There’s a great deal of research that goes into finding the right buyer for a business.  If you’re planning on selling yours, the price it fetches may not be the most important factor for you to consider. 

 

Handing a business on to someone else involves many dynamics:  there’s the welfare of your team to consider, your customers and perhaps even your family.  You may feel deeply emotionally bound to the business that you’ve nurtured from a mere project plan to a real enterprise – and quite rightly. 

 

If you’re looking for the right owner to take over from you, there’s only one way it’ll happen: legwork, legwork and more legwork. 

 

In my experience, the more in-depth knowledge we have of you and your business, the more accurate we will be in our search for the right buyer.  There are plenty of tools on the market that can do a generic search for related industries that may have ‘ready to invest’ buyers.  A generic search, though, can waste more time than you can afford.  These tools are just a part of a wider toolkit; on their own, they cannot get the results that proper, investigative research can.  What’s more, their use doesn’t foster the deep trust that research time does.

 

SELLING YOUR BUSINESS STARTS WITH TRUST

We hold a series of initial, in-depth meetings with the client where the whole team is introduced.  It’s a very effective way of getting to know each other and actively tuning into a client’s non-verbal communication as well as the verbal kind. 

 

If you have found a team that you trust, it’s up to you to try to open up to them.  Remember, you have a right to their confidentiality and can make use of non-disclosure agreements if you wish.  The most important thing is, though, that you disclose everything that you can about your business early – warts and all. 

 

There are bound to be some features of your business that are less attractive than others – and that’s nothing that some tactful copywriting can’t cope with.  If a sale goes through and the warts are discovered only afterwards, the business could end up losing staff or clients.  That can be worse than not selling at all.

 

YOUR SALES TEAM IS ON YOUR SIDE

Stay open-minded to your team’s suggestions.  If they’ve done their research properly, they will not put invalid prospects in front of you. 

 

The more time they spend on finding out all about your business the better.  One of the reasons for our success rate is our focus on finding a singular, unique aspect of a business that might attract a buyer.  It might be something surprising … something that could be overlooked without in-depth research in the early stages.  This is the way to gain the closeness with your team that allows them to take you by the hand and guide you safely through the whole process.

 

You might be surprised at who your experts find to be a decent prospect for your business.  Just because it may have been your competition, you’ve shared an account before or because the owner plays a lousy round of golf doesn’t mean it’s wrong for your business’s future. 

 

Trust your team.  Allow them to explain their reasoning.

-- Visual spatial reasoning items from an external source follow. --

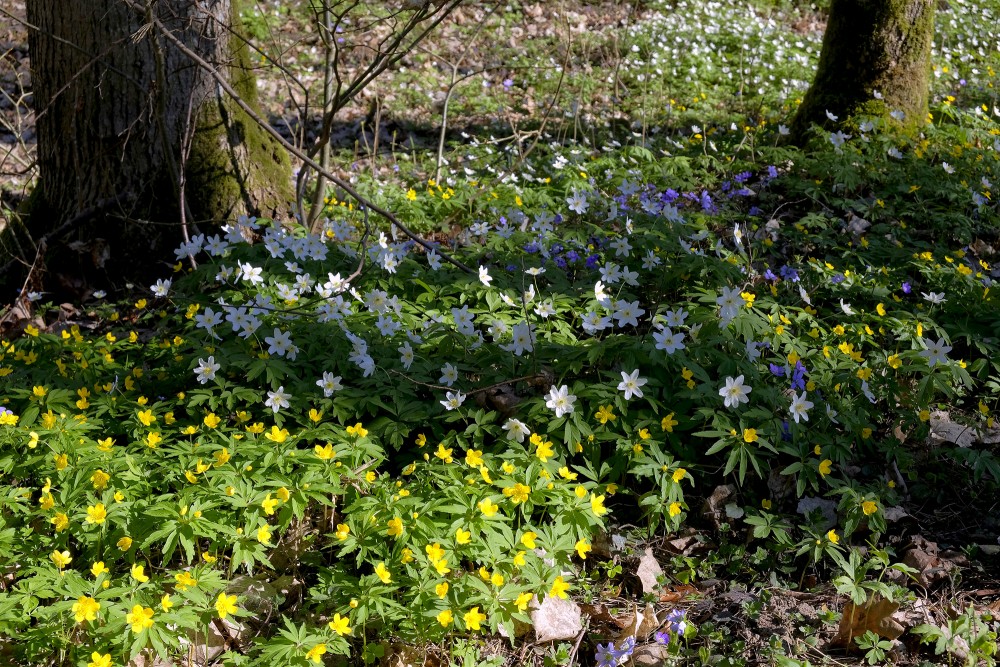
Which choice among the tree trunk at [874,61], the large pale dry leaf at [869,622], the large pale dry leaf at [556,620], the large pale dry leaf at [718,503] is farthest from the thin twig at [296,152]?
the tree trunk at [874,61]

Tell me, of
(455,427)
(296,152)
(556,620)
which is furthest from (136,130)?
(556,620)

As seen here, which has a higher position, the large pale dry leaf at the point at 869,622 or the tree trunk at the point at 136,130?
the tree trunk at the point at 136,130

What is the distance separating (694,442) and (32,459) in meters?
2.26

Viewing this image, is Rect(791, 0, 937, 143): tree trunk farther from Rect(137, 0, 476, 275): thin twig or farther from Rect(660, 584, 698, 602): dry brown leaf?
Rect(660, 584, 698, 602): dry brown leaf

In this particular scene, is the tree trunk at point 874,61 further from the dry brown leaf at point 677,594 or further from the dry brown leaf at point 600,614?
the dry brown leaf at point 600,614

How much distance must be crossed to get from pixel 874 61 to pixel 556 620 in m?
4.72

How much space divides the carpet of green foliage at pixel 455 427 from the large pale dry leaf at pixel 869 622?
0.30 feet

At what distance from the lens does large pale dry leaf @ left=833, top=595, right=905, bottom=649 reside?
2.26 m

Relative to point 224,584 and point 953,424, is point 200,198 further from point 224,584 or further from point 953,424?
point 953,424

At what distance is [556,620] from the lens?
2.38 m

They might know your prospects’ reasons to buy – some which you might never have guessed.  

 

Here are some of the more common reasons buyers are in the market:

  • Changes in technology as the business evolves
  • A need to gain strength rapidly by synergising with a complementary company
  • A challenge to gain access to a select market sector or even a specific client, in which case the acquisition of your business overcomes a ‘barrier to entry’. This is particularly true in highly regulated industries.
  • A need to diversify quickly in response to sudden market growth in a new sector
  • Personal things – a sudden bereavement, illness or a new marriage.

 

Try to resist the urge to rule anyone out that your team suggests.  Our clients are often very surprised to find out who they’re selling to … perhaps you already know the person who’s going to take your business on its next adventure!